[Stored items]
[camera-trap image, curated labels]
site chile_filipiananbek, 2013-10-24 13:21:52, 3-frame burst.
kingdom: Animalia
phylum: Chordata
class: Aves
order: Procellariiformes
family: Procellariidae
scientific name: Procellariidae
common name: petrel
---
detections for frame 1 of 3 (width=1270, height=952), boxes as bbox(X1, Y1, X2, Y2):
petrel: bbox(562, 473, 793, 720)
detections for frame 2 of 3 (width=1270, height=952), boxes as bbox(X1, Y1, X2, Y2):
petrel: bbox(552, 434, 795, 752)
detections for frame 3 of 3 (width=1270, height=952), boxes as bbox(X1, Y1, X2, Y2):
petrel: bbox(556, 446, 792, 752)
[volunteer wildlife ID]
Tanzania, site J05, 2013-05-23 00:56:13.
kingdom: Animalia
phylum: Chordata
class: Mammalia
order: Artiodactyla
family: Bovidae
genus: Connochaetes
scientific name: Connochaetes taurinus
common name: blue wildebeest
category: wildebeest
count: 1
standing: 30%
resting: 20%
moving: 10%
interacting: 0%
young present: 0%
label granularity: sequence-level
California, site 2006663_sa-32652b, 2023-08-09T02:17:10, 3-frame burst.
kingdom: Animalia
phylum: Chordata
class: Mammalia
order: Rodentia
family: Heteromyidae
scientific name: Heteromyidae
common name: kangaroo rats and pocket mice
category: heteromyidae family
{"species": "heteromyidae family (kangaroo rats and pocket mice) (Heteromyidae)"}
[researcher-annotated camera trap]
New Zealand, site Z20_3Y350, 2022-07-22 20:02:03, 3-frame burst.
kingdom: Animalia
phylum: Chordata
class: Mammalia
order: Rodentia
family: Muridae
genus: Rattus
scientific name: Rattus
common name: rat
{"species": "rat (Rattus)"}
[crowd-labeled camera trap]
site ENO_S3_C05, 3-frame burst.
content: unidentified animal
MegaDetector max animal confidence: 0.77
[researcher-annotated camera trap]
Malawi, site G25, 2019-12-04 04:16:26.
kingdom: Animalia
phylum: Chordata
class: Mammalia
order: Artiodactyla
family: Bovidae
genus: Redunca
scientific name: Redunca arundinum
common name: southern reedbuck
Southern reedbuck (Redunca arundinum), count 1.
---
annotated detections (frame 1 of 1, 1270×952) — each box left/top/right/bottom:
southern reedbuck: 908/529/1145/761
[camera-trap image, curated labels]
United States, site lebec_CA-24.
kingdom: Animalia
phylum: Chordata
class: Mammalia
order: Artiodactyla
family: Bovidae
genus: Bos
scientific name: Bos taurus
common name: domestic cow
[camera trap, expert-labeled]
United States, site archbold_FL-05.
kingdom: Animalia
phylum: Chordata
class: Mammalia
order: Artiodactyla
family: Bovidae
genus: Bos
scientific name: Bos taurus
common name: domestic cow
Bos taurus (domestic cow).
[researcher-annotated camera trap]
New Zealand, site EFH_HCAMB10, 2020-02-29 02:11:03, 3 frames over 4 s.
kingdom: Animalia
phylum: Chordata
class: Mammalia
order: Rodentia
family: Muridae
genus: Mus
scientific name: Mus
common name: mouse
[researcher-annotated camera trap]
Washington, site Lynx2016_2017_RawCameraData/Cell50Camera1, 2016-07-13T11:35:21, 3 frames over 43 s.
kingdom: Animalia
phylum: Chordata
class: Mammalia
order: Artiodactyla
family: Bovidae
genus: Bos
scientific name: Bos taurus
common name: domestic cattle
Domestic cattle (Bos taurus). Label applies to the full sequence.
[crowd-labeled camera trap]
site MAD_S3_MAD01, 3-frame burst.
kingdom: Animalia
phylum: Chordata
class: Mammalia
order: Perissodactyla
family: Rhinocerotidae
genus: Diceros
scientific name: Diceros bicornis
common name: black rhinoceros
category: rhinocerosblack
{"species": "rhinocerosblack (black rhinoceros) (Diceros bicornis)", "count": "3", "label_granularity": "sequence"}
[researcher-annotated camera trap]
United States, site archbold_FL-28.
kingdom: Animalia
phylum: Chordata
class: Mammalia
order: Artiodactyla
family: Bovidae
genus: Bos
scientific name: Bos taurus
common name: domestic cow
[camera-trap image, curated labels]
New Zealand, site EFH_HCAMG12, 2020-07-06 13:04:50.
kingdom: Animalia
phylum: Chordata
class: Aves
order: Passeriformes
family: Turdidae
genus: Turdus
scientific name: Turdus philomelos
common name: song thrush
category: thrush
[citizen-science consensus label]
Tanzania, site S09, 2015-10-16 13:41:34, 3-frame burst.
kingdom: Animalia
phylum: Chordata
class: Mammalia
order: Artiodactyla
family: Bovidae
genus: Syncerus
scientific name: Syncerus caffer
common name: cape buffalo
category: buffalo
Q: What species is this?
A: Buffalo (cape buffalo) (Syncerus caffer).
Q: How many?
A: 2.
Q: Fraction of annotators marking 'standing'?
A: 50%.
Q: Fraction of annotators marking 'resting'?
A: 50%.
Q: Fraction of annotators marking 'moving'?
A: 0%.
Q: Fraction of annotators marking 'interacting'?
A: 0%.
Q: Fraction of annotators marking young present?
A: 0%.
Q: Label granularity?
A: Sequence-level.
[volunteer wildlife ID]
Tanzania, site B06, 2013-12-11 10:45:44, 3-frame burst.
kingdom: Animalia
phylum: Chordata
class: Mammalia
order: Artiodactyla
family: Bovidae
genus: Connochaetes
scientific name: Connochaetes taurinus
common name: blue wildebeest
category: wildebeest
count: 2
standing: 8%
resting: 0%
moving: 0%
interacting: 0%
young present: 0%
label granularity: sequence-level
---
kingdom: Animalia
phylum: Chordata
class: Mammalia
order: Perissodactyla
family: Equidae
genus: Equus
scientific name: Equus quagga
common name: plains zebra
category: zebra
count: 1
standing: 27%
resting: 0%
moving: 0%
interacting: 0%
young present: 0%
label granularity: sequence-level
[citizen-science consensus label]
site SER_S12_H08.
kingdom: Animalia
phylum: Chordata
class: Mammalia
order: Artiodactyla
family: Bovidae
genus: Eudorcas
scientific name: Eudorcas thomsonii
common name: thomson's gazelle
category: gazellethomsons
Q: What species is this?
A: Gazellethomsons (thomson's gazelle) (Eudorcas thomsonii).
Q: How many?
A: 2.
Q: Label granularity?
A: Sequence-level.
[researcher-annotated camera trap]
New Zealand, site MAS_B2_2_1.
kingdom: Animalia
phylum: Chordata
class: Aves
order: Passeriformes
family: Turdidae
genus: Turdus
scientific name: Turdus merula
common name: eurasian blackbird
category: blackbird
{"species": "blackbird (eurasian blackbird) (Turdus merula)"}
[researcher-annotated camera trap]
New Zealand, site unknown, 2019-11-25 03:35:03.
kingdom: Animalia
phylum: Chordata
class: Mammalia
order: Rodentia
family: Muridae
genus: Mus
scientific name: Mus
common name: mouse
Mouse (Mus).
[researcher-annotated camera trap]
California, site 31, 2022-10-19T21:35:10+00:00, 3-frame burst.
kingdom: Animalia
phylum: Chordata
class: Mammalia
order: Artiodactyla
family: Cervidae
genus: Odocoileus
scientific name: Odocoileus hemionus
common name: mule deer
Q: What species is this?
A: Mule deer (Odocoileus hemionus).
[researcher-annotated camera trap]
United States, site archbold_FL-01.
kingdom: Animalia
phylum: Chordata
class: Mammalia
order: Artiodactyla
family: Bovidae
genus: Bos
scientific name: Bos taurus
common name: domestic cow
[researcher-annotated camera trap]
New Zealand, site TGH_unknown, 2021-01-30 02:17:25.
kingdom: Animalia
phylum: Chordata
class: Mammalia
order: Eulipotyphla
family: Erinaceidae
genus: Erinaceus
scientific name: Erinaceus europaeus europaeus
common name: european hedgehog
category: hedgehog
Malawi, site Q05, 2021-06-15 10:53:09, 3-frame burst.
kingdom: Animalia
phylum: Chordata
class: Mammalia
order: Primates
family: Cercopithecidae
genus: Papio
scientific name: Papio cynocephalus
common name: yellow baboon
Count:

● What you will do
Show all lines above holding the word "rhinocerosblack".

● Written response
category: rhinocerosblack
{"species": "rhinocerosblack (black rhinoceros) (Diceros bicornis)", "count": "3", "label_granularity": "sequence"}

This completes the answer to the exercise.